## gerrymandering detection by MCMC

In the latest issue of Nature I read (June 8), there is a rather long feature article on mathematical (and statistical) ways of measuring gerrymandering, that is the manipulation of the delimitations of a voting district toward improving the chances of a certain party. (The name comes from Elbridge Gerry (1812) and the salamander shape of the district he created.) The difficulty covered by the article is about detecting gerrymandering, which leads to the challenging and almost philosophical question of defining a “fair” partition of a region into voting districts, when those are not geographically induced. Since each partition does not break the principles of “one person, one vote” and of majority rule. Having a candidate or party win at the global level and loose at every local level seems to go against this majority rule, but with electoral systems like in the US, this frequently happens (with dire consequences in the latest elections). Just another illustration of Simpson’s paradox, essentially. And a damning drawback of multi-tiered electoral systems.

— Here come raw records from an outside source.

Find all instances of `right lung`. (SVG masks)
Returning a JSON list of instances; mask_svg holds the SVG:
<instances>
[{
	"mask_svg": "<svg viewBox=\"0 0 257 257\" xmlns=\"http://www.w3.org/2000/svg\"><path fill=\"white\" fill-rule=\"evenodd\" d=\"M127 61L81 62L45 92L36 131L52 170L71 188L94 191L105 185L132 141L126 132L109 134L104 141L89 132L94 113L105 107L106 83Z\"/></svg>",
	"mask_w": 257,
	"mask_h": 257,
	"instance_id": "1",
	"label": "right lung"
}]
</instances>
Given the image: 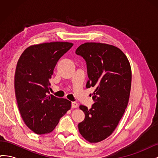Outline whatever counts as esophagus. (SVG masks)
<instances>
[{"instance_id":"1","label":"esophagus","mask_w":158,"mask_h":158,"mask_svg":"<svg viewBox=\"0 0 158 158\" xmlns=\"http://www.w3.org/2000/svg\"><path fill=\"white\" fill-rule=\"evenodd\" d=\"M78 107V105L77 103L76 102H72V108H77Z\"/></svg>"}]
</instances>
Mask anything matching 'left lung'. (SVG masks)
I'll return each mask as SVG.
<instances>
[{"instance_id":"8db88e82","label":"left lung","mask_w":158,"mask_h":158,"mask_svg":"<svg viewBox=\"0 0 158 158\" xmlns=\"http://www.w3.org/2000/svg\"><path fill=\"white\" fill-rule=\"evenodd\" d=\"M76 53L86 61V88H95L92 108L80 106L85 118L78 130L85 140L97 143L111 135L125 111L131 88V64L120 49L106 44L85 43Z\"/></svg>"}]
</instances>
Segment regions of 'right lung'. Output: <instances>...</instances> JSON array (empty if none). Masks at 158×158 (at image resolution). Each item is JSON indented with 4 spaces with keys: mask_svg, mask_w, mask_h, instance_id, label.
Here are the masks:
<instances>
[{
    "mask_svg": "<svg viewBox=\"0 0 158 158\" xmlns=\"http://www.w3.org/2000/svg\"><path fill=\"white\" fill-rule=\"evenodd\" d=\"M73 44L50 42L33 45L22 52L16 65L14 89L21 117L37 135L54 130L71 108V102L48 95L57 62Z\"/></svg>",
    "mask_w": 158,
    "mask_h": 158,
    "instance_id": "right-lung-1",
    "label": "right lung"
}]
</instances>
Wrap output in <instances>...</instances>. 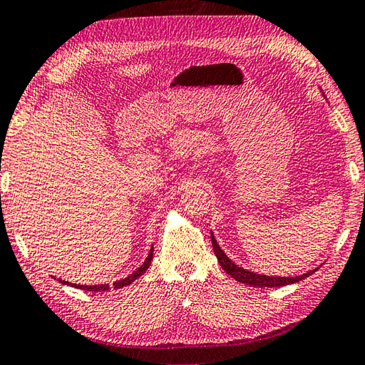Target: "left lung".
<instances>
[{"label":"left lung","mask_w":365,"mask_h":365,"mask_svg":"<svg viewBox=\"0 0 365 365\" xmlns=\"http://www.w3.org/2000/svg\"><path fill=\"white\" fill-rule=\"evenodd\" d=\"M323 95H324V93H323ZM210 239H212L213 252H215L220 266L223 267L225 272L230 274L234 278V280H237V282L244 283V284H250V287H261V288L287 287V284L301 282V280H304V278L312 275L313 272H317V269H313V270H309L307 274L297 275V277H270V275H262V274H258V272H252V270L240 267L235 262H232L230 258H227V255L218 245V242L215 239V235H213V232H210Z\"/></svg>","instance_id":"obj_1"}]
</instances>
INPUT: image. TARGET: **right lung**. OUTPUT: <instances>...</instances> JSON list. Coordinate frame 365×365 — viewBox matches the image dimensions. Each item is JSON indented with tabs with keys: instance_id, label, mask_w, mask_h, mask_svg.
<instances>
[{
	"instance_id": "add662e5",
	"label": "right lung",
	"mask_w": 365,
	"mask_h": 365,
	"mask_svg": "<svg viewBox=\"0 0 365 365\" xmlns=\"http://www.w3.org/2000/svg\"><path fill=\"white\" fill-rule=\"evenodd\" d=\"M152 259H153V247L150 248L148 256H147L144 264H142L139 269H135L131 275H128L126 278H121V280H118V282H113L112 284H109V283H104V284H76V283H69V282H64V280H58V282L63 283V284H69V287L83 289V291H109L110 287L118 289V288L128 287V284H131L134 280H138L140 275H144L145 270L150 267V264H152Z\"/></svg>"
}]
</instances>
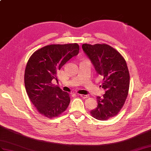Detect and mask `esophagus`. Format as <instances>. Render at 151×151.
<instances>
[{"instance_id":"obj_1","label":"esophagus","mask_w":151,"mask_h":151,"mask_svg":"<svg viewBox=\"0 0 151 151\" xmlns=\"http://www.w3.org/2000/svg\"><path fill=\"white\" fill-rule=\"evenodd\" d=\"M79 96H80L81 97L84 98V99H86V98L88 97V95H84V94H80Z\"/></svg>"}]
</instances>
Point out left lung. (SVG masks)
Instances as JSON below:
<instances>
[{"label": "left lung", "instance_id": "8db88e82", "mask_svg": "<svg viewBox=\"0 0 151 151\" xmlns=\"http://www.w3.org/2000/svg\"><path fill=\"white\" fill-rule=\"evenodd\" d=\"M82 48L102 78L101 86L105 90L103 97H97V107L90 114L97 120H106L119 113L127 97L130 76L126 61L107 44L84 43Z\"/></svg>", "mask_w": 151, "mask_h": 151}]
</instances>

“In order to change the district boundaries, we use a Markov Chain Monte Carlo algorithm to produce about 24,000 random but reasonable redistrictings.”

In the arXiv paper that led to this Nature article (along with other studies), Bagiat et al. essentially construct a tail probability to assess how extreme the current district partition is against a theoretical distribution of such partitions. Finding that the actual redistrictings of 2012 and 2016 in North Carolina are “extremely atypical”.  (The generation of random partitions obeyed four rules, namely equal population, geographic compacity and connexity, proximity to county boundaries, and a majority of Afro-American voters in at least two districts, the latest being a requirement in North Carolina. A score function was built by linear combination of four corresponding scores, mostly χ² like, and turned into a density, simulated annealing style. The determination of the final temperature β=1 (p.18) [or equivalently of the weights (p.20)] remains unclear to me. As does the use of more than 10⁵ simulated annealing iterations to produce a single partition (p.18)…

From a broader perspective, agreeing on a method to produce random district allocations could be the way to go towards solving the judicial dilemma in setting new voting maps as what is currently under discussion in the US.